### Task item:
Reproduce every entry exactly as given.
====== Listed entries
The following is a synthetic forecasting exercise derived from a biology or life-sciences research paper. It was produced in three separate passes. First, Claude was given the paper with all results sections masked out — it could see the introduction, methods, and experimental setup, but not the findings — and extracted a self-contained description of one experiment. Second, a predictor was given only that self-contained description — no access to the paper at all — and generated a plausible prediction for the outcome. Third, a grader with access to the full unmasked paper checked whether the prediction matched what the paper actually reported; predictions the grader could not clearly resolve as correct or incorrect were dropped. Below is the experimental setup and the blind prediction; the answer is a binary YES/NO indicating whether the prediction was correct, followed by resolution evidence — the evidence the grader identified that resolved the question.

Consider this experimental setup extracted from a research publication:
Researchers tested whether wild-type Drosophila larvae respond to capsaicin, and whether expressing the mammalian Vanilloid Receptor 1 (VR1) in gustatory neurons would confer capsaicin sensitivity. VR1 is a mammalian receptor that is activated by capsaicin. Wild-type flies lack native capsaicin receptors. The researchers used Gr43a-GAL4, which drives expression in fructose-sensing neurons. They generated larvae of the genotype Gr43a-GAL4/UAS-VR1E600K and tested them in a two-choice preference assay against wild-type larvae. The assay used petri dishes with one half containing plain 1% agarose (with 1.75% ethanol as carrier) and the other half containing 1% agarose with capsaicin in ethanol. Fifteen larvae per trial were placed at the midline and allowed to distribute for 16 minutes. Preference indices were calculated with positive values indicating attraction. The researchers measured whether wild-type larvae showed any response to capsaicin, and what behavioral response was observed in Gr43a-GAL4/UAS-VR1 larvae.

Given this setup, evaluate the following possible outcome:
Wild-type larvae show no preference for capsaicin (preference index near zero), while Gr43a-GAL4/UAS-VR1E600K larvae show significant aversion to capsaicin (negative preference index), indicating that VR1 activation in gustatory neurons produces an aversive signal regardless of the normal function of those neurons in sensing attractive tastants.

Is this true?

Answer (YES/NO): NO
============
### Response for this exercise:
The following is a synthetic forecasting exercise derived from a biology or life-sciences research paper. It was produced in three separate passes. First, Claude was given the paper with all results sections masked out — it could see the introduction, methods, and experimental setup, but not the findings — and extracted a self-contained description of one experiment. Second, a predictor was given only that self-contained description — no access to the paper at all — and generated a plausible prediction for the outcome. Third, a grader with access to the full unmasked paper checked whether the prediction matched what the paper actually reported; predictions the grader could not clearly resolve as correct or incorrect were dropped. Below is the experimental setup and the blind prediction; the answer is a binary YES/NO indicating whether the prediction was correct, followed by resolution evidence — the evidence the grader identified that resolved the question.

Consider this experimental setup extracted from a research publication:
Researchers tested whether wild-type Drosophila larvae respond to capsaicin, and whether expressing the mammalian Vanilloid Receptor 1 (VR1) in gustatory neurons would confer capsaicin sensitivity. VR1 is a mammalian receptor that is activated by capsaicin. Wild-type flies lack native capsaicin receptors. The researchers used Gr43a-GAL4, which drives expression in fructose-sensing neurons. They generated larvae of the genotype Gr43a-GAL4/UAS-VR1E600K and tested them in a two-choice preference assay against wild-type larvae. The assay used petri dishes with one half containing plain 1% agarose (with 1.75% ethanol as carrier) and the other half containing 1% agarose with capsaicin in ethanol. Fifteen larvae per trial were placed at the midline and allowed to distribute for 16 minutes. Preference indices were calculated with positive values indicating attraction. The researchers measured whether wild-type larvae showed any response to capsaicin, and what behavioral response was observed in Gr43a-GAL4/UAS-VR1 larvae.

Given this setup, evaluate the following possible outcome:
Wild-type larvae show no preference for capsaicin (preference index near zero), while Gr43a-GAL4/UAS-VR1E600K larvae show significant aversion to capsaicin (negative preference index), indicating that VR1 activation in gustatory neurons produces an aversive signal regardless of the normal function of those neurons in sensing attractive tastants.

Is this true?

Answer (YES/NO): NO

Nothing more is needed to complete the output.